I na tej zielonej łące, rozpościerającej się aż po horyzont, w malowniczym nieładzie rosły równie kolorowe drzewa, obsypane kwiatami, a może owocami…
Czy muszę dodawać, że niebo było błękitne, słońce żółte, a powietrze aromatyczne i czyste?
Miałem straszną ochotę znaleźć gdzieś pokrętło z napisem „kolor” i ująć nieco barw. A przy okazji zmniejszyć trochę kontrast.
W porównaniu z tym światem tropikalny Skansen wydawał się jakiś taki spłowiały, wyblakły.

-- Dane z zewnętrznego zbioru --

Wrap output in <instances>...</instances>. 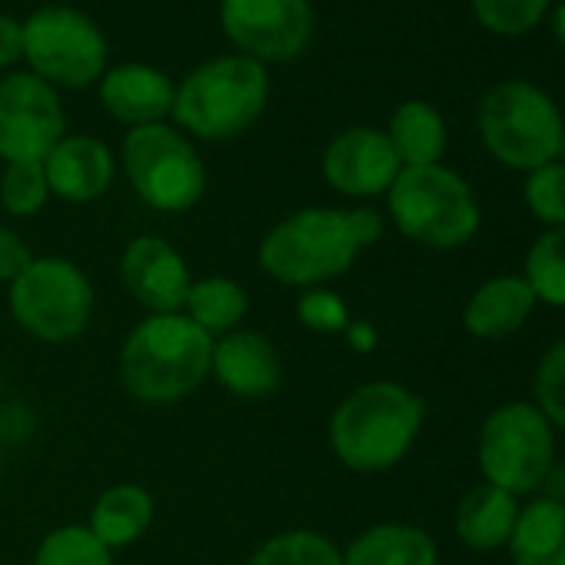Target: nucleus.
Returning a JSON list of instances; mask_svg holds the SVG:
<instances>
[{"instance_id":"20e7f679","label":"nucleus","mask_w":565,"mask_h":565,"mask_svg":"<svg viewBox=\"0 0 565 565\" xmlns=\"http://www.w3.org/2000/svg\"><path fill=\"white\" fill-rule=\"evenodd\" d=\"M269 104V74L263 64L226 54L200 64L177 87L173 120L200 140H233L246 134Z\"/></svg>"},{"instance_id":"6e6552de","label":"nucleus","mask_w":565,"mask_h":565,"mask_svg":"<svg viewBox=\"0 0 565 565\" xmlns=\"http://www.w3.org/2000/svg\"><path fill=\"white\" fill-rule=\"evenodd\" d=\"M120 157L134 193L157 213H186L206 193V167L196 147L167 124L130 127Z\"/></svg>"},{"instance_id":"4468645a","label":"nucleus","mask_w":565,"mask_h":565,"mask_svg":"<svg viewBox=\"0 0 565 565\" xmlns=\"http://www.w3.org/2000/svg\"><path fill=\"white\" fill-rule=\"evenodd\" d=\"M120 276L127 294L147 313H183L190 294V263L157 233H140L124 246Z\"/></svg>"},{"instance_id":"f03ea898","label":"nucleus","mask_w":565,"mask_h":565,"mask_svg":"<svg viewBox=\"0 0 565 565\" xmlns=\"http://www.w3.org/2000/svg\"><path fill=\"white\" fill-rule=\"evenodd\" d=\"M213 340L183 313H150L120 347V383L143 406H173L210 380Z\"/></svg>"},{"instance_id":"c85d7f7f","label":"nucleus","mask_w":565,"mask_h":565,"mask_svg":"<svg viewBox=\"0 0 565 565\" xmlns=\"http://www.w3.org/2000/svg\"><path fill=\"white\" fill-rule=\"evenodd\" d=\"M51 200L44 163H8L0 173V206L11 216H34Z\"/></svg>"},{"instance_id":"b1692460","label":"nucleus","mask_w":565,"mask_h":565,"mask_svg":"<svg viewBox=\"0 0 565 565\" xmlns=\"http://www.w3.org/2000/svg\"><path fill=\"white\" fill-rule=\"evenodd\" d=\"M246 310H249V297L230 276L193 279L186 303H183V317L190 323H196L210 340H220V337L239 330Z\"/></svg>"},{"instance_id":"1a4fd4ad","label":"nucleus","mask_w":565,"mask_h":565,"mask_svg":"<svg viewBox=\"0 0 565 565\" xmlns=\"http://www.w3.org/2000/svg\"><path fill=\"white\" fill-rule=\"evenodd\" d=\"M555 462V429L535 403H505L492 409L479 429V469L486 482L515 499L535 492Z\"/></svg>"},{"instance_id":"2eb2a0df","label":"nucleus","mask_w":565,"mask_h":565,"mask_svg":"<svg viewBox=\"0 0 565 565\" xmlns=\"http://www.w3.org/2000/svg\"><path fill=\"white\" fill-rule=\"evenodd\" d=\"M210 376L236 399L256 403L279 390L282 383V360L269 337L256 330H233L220 340H213L210 356Z\"/></svg>"},{"instance_id":"c756f323","label":"nucleus","mask_w":565,"mask_h":565,"mask_svg":"<svg viewBox=\"0 0 565 565\" xmlns=\"http://www.w3.org/2000/svg\"><path fill=\"white\" fill-rule=\"evenodd\" d=\"M522 200L529 213L548 230L565 226V163L552 160L545 167L529 170L522 183Z\"/></svg>"},{"instance_id":"423d86ee","label":"nucleus","mask_w":565,"mask_h":565,"mask_svg":"<svg viewBox=\"0 0 565 565\" xmlns=\"http://www.w3.org/2000/svg\"><path fill=\"white\" fill-rule=\"evenodd\" d=\"M479 140L492 160L529 173L558 160L565 117L548 90L532 81H502L479 100Z\"/></svg>"},{"instance_id":"5701e85b","label":"nucleus","mask_w":565,"mask_h":565,"mask_svg":"<svg viewBox=\"0 0 565 565\" xmlns=\"http://www.w3.org/2000/svg\"><path fill=\"white\" fill-rule=\"evenodd\" d=\"M386 137L403 167L439 163L449 143L446 117L429 100H403L390 117Z\"/></svg>"},{"instance_id":"dca6fc26","label":"nucleus","mask_w":565,"mask_h":565,"mask_svg":"<svg viewBox=\"0 0 565 565\" xmlns=\"http://www.w3.org/2000/svg\"><path fill=\"white\" fill-rule=\"evenodd\" d=\"M173 97H177L173 81L150 64H120L104 71L100 77L104 110L130 127L163 124L173 114Z\"/></svg>"},{"instance_id":"393cba45","label":"nucleus","mask_w":565,"mask_h":565,"mask_svg":"<svg viewBox=\"0 0 565 565\" xmlns=\"http://www.w3.org/2000/svg\"><path fill=\"white\" fill-rule=\"evenodd\" d=\"M246 565H343V548L320 529H287L259 542Z\"/></svg>"},{"instance_id":"a211bd4d","label":"nucleus","mask_w":565,"mask_h":565,"mask_svg":"<svg viewBox=\"0 0 565 565\" xmlns=\"http://www.w3.org/2000/svg\"><path fill=\"white\" fill-rule=\"evenodd\" d=\"M532 310H535V294L529 290L525 276L505 273V276L486 279L482 287L469 297L466 313H462V327L476 340H505L525 327Z\"/></svg>"},{"instance_id":"e433bc0d","label":"nucleus","mask_w":565,"mask_h":565,"mask_svg":"<svg viewBox=\"0 0 565 565\" xmlns=\"http://www.w3.org/2000/svg\"><path fill=\"white\" fill-rule=\"evenodd\" d=\"M545 21H548V31H552V38H555V44L565 51V0H555Z\"/></svg>"},{"instance_id":"412c9836","label":"nucleus","mask_w":565,"mask_h":565,"mask_svg":"<svg viewBox=\"0 0 565 565\" xmlns=\"http://www.w3.org/2000/svg\"><path fill=\"white\" fill-rule=\"evenodd\" d=\"M515 519L519 499L492 482H479L462 495L456 509V535L476 552H492L509 542Z\"/></svg>"},{"instance_id":"4c0bfd02","label":"nucleus","mask_w":565,"mask_h":565,"mask_svg":"<svg viewBox=\"0 0 565 565\" xmlns=\"http://www.w3.org/2000/svg\"><path fill=\"white\" fill-rule=\"evenodd\" d=\"M558 163H565V130H562V147H558Z\"/></svg>"},{"instance_id":"bb28decb","label":"nucleus","mask_w":565,"mask_h":565,"mask_svg":"<svg viewBox=\"0 0 565 565\" xmlns=\"http://www.w3.org/2000/svg\"><path fill=\"white\" fill-rule=\"evenodd\" d=\"M31 565H114V552L81 522L51 529Z\"/></svg>"},{"instance_id":"4be33fe9","label":"nucleus","mask_w":565,"mask_h":565,"mask_svg":"<svg viewBox=\"0 0 565 565\" xmlns=\"http://www.w3.org/2000/svg\"><path fill=\"white\" fill-rule=\"evenodd\" d=\"M505 545L512 565H565V502L535 499L519 509Z\"/></svg>"},{"instance_id":"9d476101","label":"nucleus","mask_w":565,"mask_h":565,"mask_svg":"<svg viewBox=\"0 0 565 565\" xmlns=\"http://www.w3.org/2000/svg\"><path fill=\"white\" fill-rule=\"evenodd\" d=\"M24 61L51 87H90L107 71V38L84 11L41 8L24 21Z\"/></svg>"},{"instance_id":"72a5a7b5","label":"nucleus","mask_w":565,"mask_h":565,"mask_svg":"<svg viewBox=\"0 0 565 565\" xmlns=\"http://www.w3.org/2000/svg\"><path fill=\"white\" fill-rule=\"evenodd\" d=\"M24 57V24L11 14H0V67H11Z\"/></svg>"},{"instance_id":"aec40b11","label":"nucleus","mask_w":565,"mask_h":565,"mask_svg":"<svg viewBox=\"0 0 565 565\" xmlns=\"http://www.w3.org/2000/svg\"><path fill=\"white\" fill-rule=\"evenodd\" d=\"M153 495L137 486V482H117L110 489H104L90 509L87 529L110 548H127L134 542L143 539V532L153 525Z\"/></svg>"},{"instance_id":"ea45409f","label":"nucleus","mask_w":565,"mask_h":565,"mask_svg":"<svg viewBox=\"0 0 565 565\" xmlns=\"http://www.w3.org/2000/svg\"><path fill=\"white\" fill-rule=\"evenodd\" d=\"M0 386H4V376H0Z\"/></svg>"},{"instance_id":"cd10ccee","label":"nucleus","mask_w":565,"mask_h":565,"mask_svg":"<svg viewBox=\"0 0 565 565\" xmlns=\"http://www.w3.org/2000/svg\"><path fill=\"white\" fill-rule=\"evenodd\" d=\"M555 0H469L472 18L495 38H522L545 24Z\"/></svg>"},{"instance_id":"f257e3e1","label":"nucleus","mask_w":565,"mask_h":565,"mask_svg":"<svg viewBox=\"0 0 565 565\" xmlns=\"http://www.w3.org/2000/svg\"><path fill=\"white\" fill-rule=\"evenodd\" d=\"M426 403L403 383L373 380L340 399L330 416V449L353 472L399 466L419 439Z\"/></svg>"},{"instance_id":"2f4dec72","label":"nucleus","mask_w":565,"mask_h":565,"mask_svg":"<svg viewBox=\"0 0 565 565\" xmlns=\"http://www.w3.org/2000/svg\"><path fill=\"white\" fill-rule=\"evenodd\" d=\"M297 317L300 323L310 330V333H320V337H337L350 327V307L343 303V297L330 287H313V290H303L300 300H297Z\"/></svg>"},{"instance_id":"6ab92c4d","label":"nucleus","mask_w":565,"mask_h":565,"mask_svg":"<svg viewBox=\"0 0 565 565\" xmlns=\"http://www.w3.org/2000/svg\"><path fill=\"white\" fill-rule=\"evenodd\" d=\"M343 565H439V548L419 525L380 522L343 548Z\"/></svg>"},{"instance_id":"9b49d317","label":"nucleus","mask_w":565,"mask_h":565,"mask_svg":"<svg viewBox=\"0 0 565 565\" xmlns=\"http://www.w3.org/2000/svg\"><path fill=\"white\" fill-rule=\"evenodd\" d=\"M220 24L233 47L256 64H282L313 38L310 0H223Z\"/></svg>"},{"instance_id":"7ed1b4c3","label":"nucleus","mask_w":565,"mask_h":565,"mask_svg":"<svg viewBox=\"0 0 565 565\" xmlns=\"http://www.w3.org/2000/svg\"><path fill=\"white\" fill-rule=\"evenodd\" d=\"M360 253L350 210L303 206L266 230L256 246V266L279 287L313 290L353 269Z\"/></svg>"},{"instance_id":"7c9ffc66","label":"nucleus","mask_w":565,"mask_h":565,"mask_svg":"<svg viewBox=\"0 0 565 565\" xmlns=\"http://www.w3.org/2000/svg\"><path fill=\"white\" fill-rule=\"evenodd\" d=\"M532 393H535V409L548 419V426L565 429V340H558L539 360Z\"/></svg>"},{"instance_id":"473e14b6","label":"nucleus","mask_w":565,"mask_h":565,"mask_svg":"<svg viewBox=\"0 0 565 565\" xmlns=\"http://www.w3.org/2000/svg\"><path fill=\"white\" fill-rule=\"evenodd\" d=\"M34 263V253L28 246V239L11 230V226H0V282H11Z\"/></svg>"},{"instance_id":"f8f14e48","label":"nucleus","mask_w":565,"mask_h":565,"mask_svg":"<svg viewBox=\"0 0 565 565\" xmlns=\"http://www.w3.org/2000/svg\"><path fill=\"white\" fill-rule=\"evenodd\" d=\"M64 107L51 84L31 71L0 81V160L4 163H44V157L64 140Z\"/></svg>"},{"instance_id":"ddd939ff","label":"nucleus","mask_w":565,"mask_h":565,"mask_svg":"<svg viewBox=\"0 0 565 565\" xmlns=\"http://www.w3.org/2000/svg\"><path fill=\"white\" fill-rule=\"evenodd\" d=\"M403 163L386 137L376 127H350L330 140L323 150V177L327 183L353 200L383 196L399 177Z\"/></svg>"},{"instance_id":"a878e982","label":"nucleus","mask_w":565,"mask_h":565,"mask_svg":"<svg viewBox=\"0 0 565 565\" xmlns=\"http://www.w3.org/2000/svg\"><path fill=\"white\" fill-rule=\"evenodd\" d=\"M522 276L529 282V290L535 294V303L565 310V226L535 236Z\"/></svg>"},{"instance_id":"39448f33","label":"nucleus","mask_w":565,"mask_h":565,"mask_svg":"<svg viewBox=\"0 0 565 565\" xmlns=\"http://www.w3.org/2000/svg\"><path fill=\"white\" fill-rule=\"evenodd\" d=\"M386 210L406 239L429 249H459L482 223L476 190L462 173L443 163L403 167L386 190Z\"/></svg>"},{"instance_id":"c9c22d12","label":"nucleus","mask_w":565,"mask_h":565,"mask_svg":"<svg viewBox=\"0 0 565 565\" xmlns=\"http://www.w3.org/2000/svg\"><path fill=\"white\" fill-rule=\"evenodd\" d=\"M343 337H347V343H350L356 353H373V350H376V343H380L376 327H373V323H366V320H350V327L343 330Z\"/></svg>"},{"instance_id":"58836bf2","label":"nucleus","mask_w":565,"mask_h":565,"mask_svg":"<svg viewBox=\"0 0 565 565\" xmlns=\"http://www.w3.org/2000/svg\"><path fill=\"white\" fill-rule=\"evenodd\" d=\"M0 466H4V446H0Z\"/></svg>"},{"instance_id":"f704fd0d","label":"nucleus","mask_w":565,"mask_h":565,"mask_svg":"<svg viewBox=\"0 0 565 565\" xmlns=\"http://www.w3.org/2000/svg\"><path fill=\"white\" fill-rule=\"evenodd\" d=\"M350 220H353V230H356V239H360L363 249H370L373 243L383 239L386 223H383V213H380V210H373V206H356V210H350Z\"/></svg>"},{"instance_id":"f3484780","label":"nucleus","mask_w":565,"mask_h":565,"mask_svg":"<svg viewBox=\"0 0 565 565\" xmlns=\"http://www.w3.org/2000/svg\"><path fill=\"white\" fill-rule=\"evenodd\" d=\"M44 173L51 183V196L67 203H94L114 186V153L97 137H64L47 157Z\"/></svg>"},{"instance_id":"0eeeda50","label":"nucleus","mask_w":565,"mask_h":565,"mask_svg":"<svg viewBox=\"0 0 565 565\" xmlns=\"http://www.w3.org/2000/svg\"><path fill=\"white\" fill-rule=\"evenodd\" d=\"M11 317L41 343H74L94 317V282L67 256H34L11 282Z\"/></svg>"}]
</instances>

Jakby ktoś wziął Gogaina, zawiózł go na Tahiti i zmusił do malowania pastelami, a potem wręczył mu soczyste farby akrylowe i korzystając z jego stropienia, namówił do namalowania pejzażu pasa środkowego, ale w smętnych odcieniach.
Tak czy inaczej, ten świat reklamy nie wyglądał mi na przyszłość. Może gdybym ujrzał wypaloną równinę, zacząłbym podejrzewać, że mi się udało. Ale ten widok nie pasował nawet do moich optymistycznych wyobrażeń o przyszłości.
Szkoda, że nie jestem obłąkanym sekciarzem. Pomyślałbym, że otworzyłem wrota do raju. Zrzuciłbym z siebie ubranie i zaczął radośnie biegać po trawie.
Wprawdzie nie zrzuciłem ubrania, ale zszedłem na dół i otworzyłem drzwi. Zerwałem i podejrzliwie powąchałem źdźbło trawy – ze starego nawyku Rosjanina, który w każdym podarunku losu dopatruje się podwójnego dna.
Trawka smacznie pachniała i nie gryzła.
– „Wybacz, stary” – powiedziałem do nieobecnego polityka słowami szkapy z dowcipu. – „Starałam się, jak mogłam…”.
Z tego świata moja wieża wyglądała dość zabawnie. Znacznie smuklejsza, pokryta białym kamieniem. Pewnie marmur – żyłkowany, wygładzony. No bo z czego innego można budować wieże w tym bajkowym świecie? Tylko z marmuru, jaspisu, malachitu i innych kamieni szlachetnych.
Gryząc trawkę, ruszyłem przed siebie, oddalając się od wieży. Spróbuję poznać ten świat samodzielnie, bez podpowiedzi.
Rzecz jasna, nie oddalając się bardziej niż na dziesięć kilometrów.